-- Reading text --
--- START ---
I’ve had countless personal emails, Facebook interactions, and comments on my blog this past year from Christian women who love their families and love their God – and who are dying a slow, agonizing death in the silence of their homes because nobody in the church will listen to them. Nobody believes them when they say, “My husband is hurting me! HELP!”
I experienced this first hand myriads of times over the years. How about the time when I tried to get an appointment with a pastor multiple times and was put off? I never did get an appointment. But when I separated from my husband a few months later, and he requested an appointment with that same pastor, he got in within a week of his request. What was the difference? I’ll never know for sure, but could it have been because I was just a wife, and wives aren’t supposed to stand up and rock boats? But if the “leader of the home” has a need, we’ll make room in our schedule to hear his voice.
What in the hell is going on here?
Because that’s where this originates. Misogyny is the work of the devil, himself. The father of lies. The hater of God and all His creation. The author of division and hatred and death. He loves it when we marginalize any group of people.
I’ve got to tell you, the more people who have the audacity to stand up and point out the emperor’s naked butt, the more the people snarl. BUT— the more that people try to put the kibosh on the finger pointers, the more other people are alerted to the fact that there must be a reason why it’s such a big deal. And maybe your courage will be just the kick in the pants they need to come clean and be honest as well.
I can’t change the world. You can’t change the world. But we can change ourselves. How? First by raising awareness in ourselves, and then by raising awareness in those standing closest to us. We grab the elephant in the room by the tusks, and we ride it. We ride it and cry out, “It’s HERE! How do I know? Because I’m riding it! See!”
And some people will see. And some progress will be made.
--- END ---
-- Set of tasks --
- 1) Translate this sentence from the blog post into Spanish: "I never did get an appointment."
- 2) According to the blog post, how soon did the husband get an appointment with the pastor after asking for one?
Rely only on the blog post for your answers.

-- Data --
--- START ---
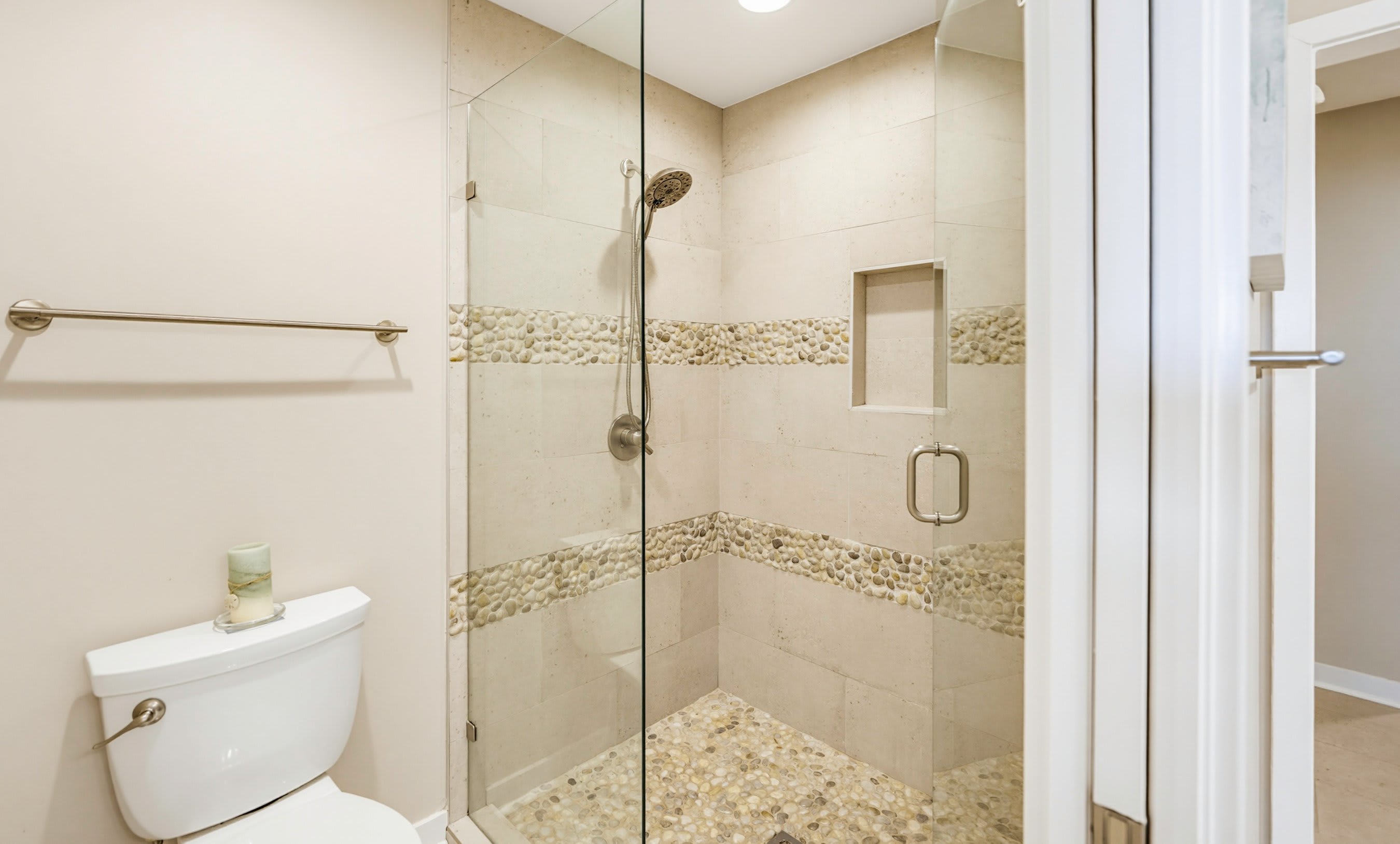 141 Ocean Point | Photo 38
--- END ---
-- Responses to the tasks --
- 1) Nunca llegué a conseguir una cita.

- 2) He got in within a week of his request.